Dementia is the gradual loss of cognitive functioning (thinking, remembering and reasoning), which eventually interferes with a person’s daily life. Dementia is a set of symptoms, not a disease. Memory loss is a common dementia symptom and Alzheimer’s disease is the most common form of dementia.
As dementia progresses, people cannot manage their lives on their own and depend more on others for help. Their caregivers are often family.
When caring for a loved one with dementia, caregivers should:
- Make decisions in advance. Have conversations about finances, health care, transportation and living arrangements, while it is still possible for the loved one to participate in the decision making process.
- Research resources. The Alzheimer’s Association is a great place to start—offering a 24-hour hotline and local support groups.
- Stay active. Encourage the loved one to remain socially active and continue to pursue activities he/she enjoys.

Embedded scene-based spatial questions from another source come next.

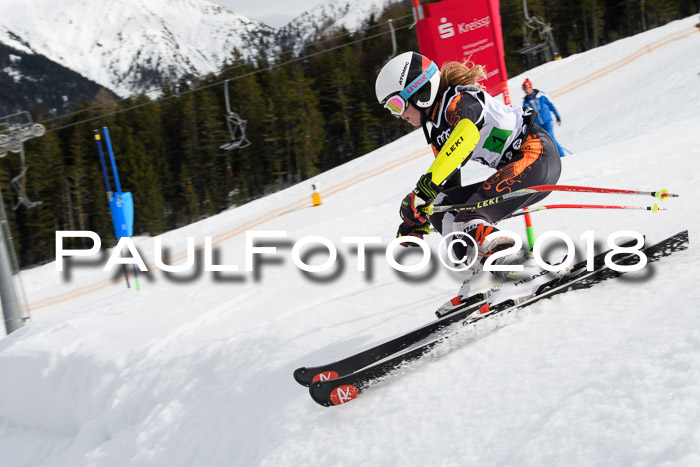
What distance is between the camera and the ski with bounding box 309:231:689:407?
2.75 m

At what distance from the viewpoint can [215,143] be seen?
4347cm

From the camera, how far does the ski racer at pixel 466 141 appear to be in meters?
2.98

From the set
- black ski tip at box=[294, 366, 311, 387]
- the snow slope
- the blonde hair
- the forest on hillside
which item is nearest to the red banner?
the snow slope

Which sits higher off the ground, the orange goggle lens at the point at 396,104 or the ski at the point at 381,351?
the orange goggle lens at the point at 396,104

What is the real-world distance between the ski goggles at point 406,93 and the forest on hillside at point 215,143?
39.6 m

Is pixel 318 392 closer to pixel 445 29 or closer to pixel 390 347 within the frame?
pixel 390 347

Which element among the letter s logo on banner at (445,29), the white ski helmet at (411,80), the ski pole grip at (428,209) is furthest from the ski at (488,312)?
the letter s logo on banner at (445,29)

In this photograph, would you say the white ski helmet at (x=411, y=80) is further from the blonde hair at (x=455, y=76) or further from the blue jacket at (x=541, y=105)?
the blue jacket at (x=541, y=105)

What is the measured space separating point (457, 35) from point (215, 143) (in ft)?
126

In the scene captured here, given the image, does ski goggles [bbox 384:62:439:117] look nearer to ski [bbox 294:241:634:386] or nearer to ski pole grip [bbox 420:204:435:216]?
ski pole grip [bbox 420:204:435:216]

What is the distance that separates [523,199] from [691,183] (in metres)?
3.01

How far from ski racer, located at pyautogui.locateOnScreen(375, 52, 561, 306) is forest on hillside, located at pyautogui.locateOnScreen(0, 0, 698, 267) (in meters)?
39.5

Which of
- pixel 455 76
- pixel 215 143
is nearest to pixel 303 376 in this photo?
pixel 455 76

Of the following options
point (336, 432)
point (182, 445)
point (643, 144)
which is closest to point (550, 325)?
point (336, 432)
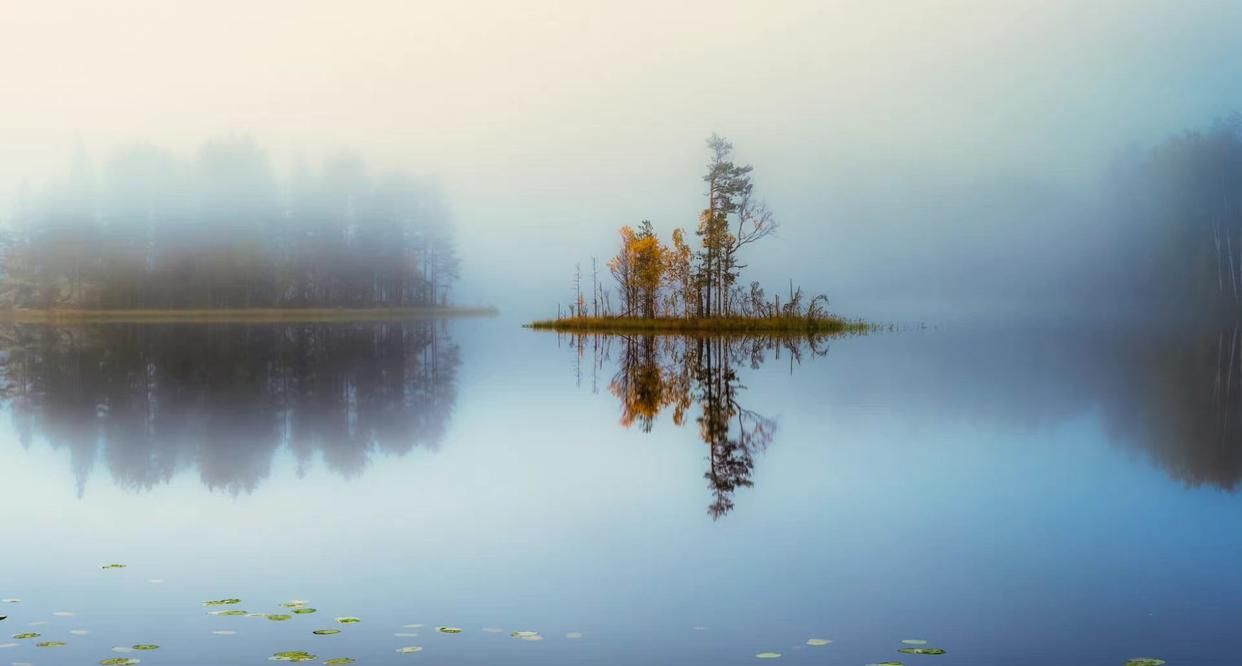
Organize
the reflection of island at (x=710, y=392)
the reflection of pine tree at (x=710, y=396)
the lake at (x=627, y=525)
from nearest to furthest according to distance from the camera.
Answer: the lake at (x=627, y=525) < the reflection of pine tree at (x=710, y=396) < the reflection of island at (x=710, y=392)

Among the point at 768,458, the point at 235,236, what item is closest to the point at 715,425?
the point at 768,458

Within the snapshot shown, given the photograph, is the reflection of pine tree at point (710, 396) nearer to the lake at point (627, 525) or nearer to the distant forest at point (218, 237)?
the lake at point (627, 525)

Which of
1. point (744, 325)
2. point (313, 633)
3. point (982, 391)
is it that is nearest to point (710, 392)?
point (982, 391)

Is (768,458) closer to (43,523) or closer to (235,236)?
(43,523)

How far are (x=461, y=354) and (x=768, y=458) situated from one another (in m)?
28.0

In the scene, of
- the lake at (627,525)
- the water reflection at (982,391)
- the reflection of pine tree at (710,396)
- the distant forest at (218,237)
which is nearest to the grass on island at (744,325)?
the reflection of pine tree at (710,396)

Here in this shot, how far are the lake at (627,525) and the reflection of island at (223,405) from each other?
0.44ft

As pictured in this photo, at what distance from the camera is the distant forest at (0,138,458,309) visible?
308ft

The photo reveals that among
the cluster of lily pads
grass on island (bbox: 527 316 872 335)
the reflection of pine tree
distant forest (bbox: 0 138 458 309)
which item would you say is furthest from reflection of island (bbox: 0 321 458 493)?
distant forest (bbox: 0 138 458 309)

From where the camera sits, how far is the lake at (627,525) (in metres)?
7.53

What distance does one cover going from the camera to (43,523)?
11.2 metres

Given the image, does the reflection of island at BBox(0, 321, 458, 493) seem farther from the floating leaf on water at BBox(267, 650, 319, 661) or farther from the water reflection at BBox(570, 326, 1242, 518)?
the floating leaf on water at BBox(267, 650, 319, 661)

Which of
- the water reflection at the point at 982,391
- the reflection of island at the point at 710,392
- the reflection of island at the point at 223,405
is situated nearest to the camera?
the reflection of island at the point at 710,392

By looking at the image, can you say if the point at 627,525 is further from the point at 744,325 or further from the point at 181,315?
the point at 181,315
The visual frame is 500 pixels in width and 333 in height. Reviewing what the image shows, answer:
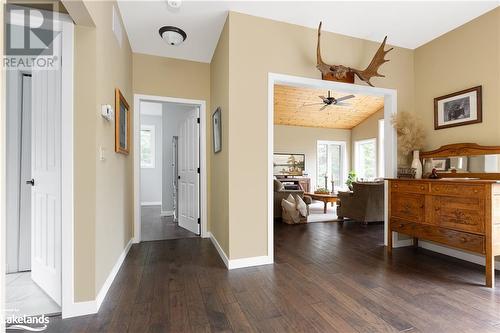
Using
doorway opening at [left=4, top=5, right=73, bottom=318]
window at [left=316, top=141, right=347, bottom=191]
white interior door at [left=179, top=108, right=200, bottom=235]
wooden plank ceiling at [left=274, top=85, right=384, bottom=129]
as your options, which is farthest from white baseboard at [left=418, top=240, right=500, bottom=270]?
window at [left=316, top=141, right=347, bottom=191]

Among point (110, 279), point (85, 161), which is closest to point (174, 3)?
point (85, 161)

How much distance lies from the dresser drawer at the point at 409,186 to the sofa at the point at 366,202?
136 centimetres

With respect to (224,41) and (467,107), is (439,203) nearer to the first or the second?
(467,107)

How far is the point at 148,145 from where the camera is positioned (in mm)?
7941

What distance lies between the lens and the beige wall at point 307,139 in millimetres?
8789

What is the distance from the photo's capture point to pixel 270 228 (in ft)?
9.11

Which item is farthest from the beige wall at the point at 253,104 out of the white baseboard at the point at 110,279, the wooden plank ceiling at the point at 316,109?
the wooden plank ceiling at the point at 316,109

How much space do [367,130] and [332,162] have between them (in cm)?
166

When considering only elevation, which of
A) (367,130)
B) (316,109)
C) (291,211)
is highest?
(316,109)

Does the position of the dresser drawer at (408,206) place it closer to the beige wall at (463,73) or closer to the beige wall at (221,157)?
the beige wall at (463,73)

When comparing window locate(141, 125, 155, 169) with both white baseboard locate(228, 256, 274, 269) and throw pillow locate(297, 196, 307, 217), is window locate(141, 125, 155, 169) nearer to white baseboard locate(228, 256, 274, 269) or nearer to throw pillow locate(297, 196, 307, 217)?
throw pillow locate(297, 196, 307, 217)

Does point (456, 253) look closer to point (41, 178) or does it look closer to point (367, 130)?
point (41, 178)

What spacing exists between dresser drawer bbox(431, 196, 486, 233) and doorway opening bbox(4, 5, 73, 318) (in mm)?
3321

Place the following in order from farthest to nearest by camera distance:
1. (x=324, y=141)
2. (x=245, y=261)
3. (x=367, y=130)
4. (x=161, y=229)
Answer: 1. (x=324, y=141)
2. (x=367, y=130)
3. (x=161, y=229)
4. (x=245, y=261)
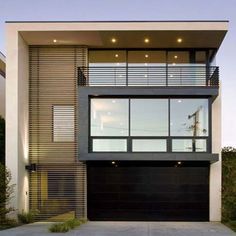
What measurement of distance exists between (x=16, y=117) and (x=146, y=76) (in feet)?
19.1

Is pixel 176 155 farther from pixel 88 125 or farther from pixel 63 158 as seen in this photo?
pixel 63 158

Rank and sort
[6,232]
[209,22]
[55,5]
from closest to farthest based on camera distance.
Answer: [6,232] < [209,22] < [55,5]

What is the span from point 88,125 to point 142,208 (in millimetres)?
4507

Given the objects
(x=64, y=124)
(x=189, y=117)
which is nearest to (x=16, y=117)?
(x=64, y=124)

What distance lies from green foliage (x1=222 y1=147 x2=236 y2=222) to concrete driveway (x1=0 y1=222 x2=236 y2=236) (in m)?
0.81

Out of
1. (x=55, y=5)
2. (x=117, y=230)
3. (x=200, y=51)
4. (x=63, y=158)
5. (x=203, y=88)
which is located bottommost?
(x=117, y=230)

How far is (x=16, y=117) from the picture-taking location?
1747 cm

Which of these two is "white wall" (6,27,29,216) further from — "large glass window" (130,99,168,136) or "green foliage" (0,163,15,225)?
"large glass window" (130,99,168,136)

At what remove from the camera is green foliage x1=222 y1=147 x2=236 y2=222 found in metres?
17.8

- Play music. Dementia patients often respond to music from an era when they were active, and music is a great way to involve a younger generation in caregiving and connecting with the loved one.
- Make safety a priority. Keeping the loved one safe becomes a big issue as dementia progresses. It may be necessary to schedule additional in-home help or move the loved one into a care facility.
- Manage medications. Keep a current medication list and seek medical assistance in eliminating drugs that might cause or add to your loved one’s confusion. Use pill boxes to manage medications and seek pharmacies that can prepackage medications in daily doses.
- Stay calm. Personality and behavior changes, especially agitation and depression, are all common symptoms of dementia. Try to be agreeable in your conversations and do not argue, unless there is imminent danger.
- Keep to a routine. Maintain regular routines in a calm, familiar environment to help reduce the stress and anxiety that often occurs in people with dementia.
- Take care of yourself. Caregiving can be extremely stressful and comes at great cost, often including a loss of the relationship with the loved one.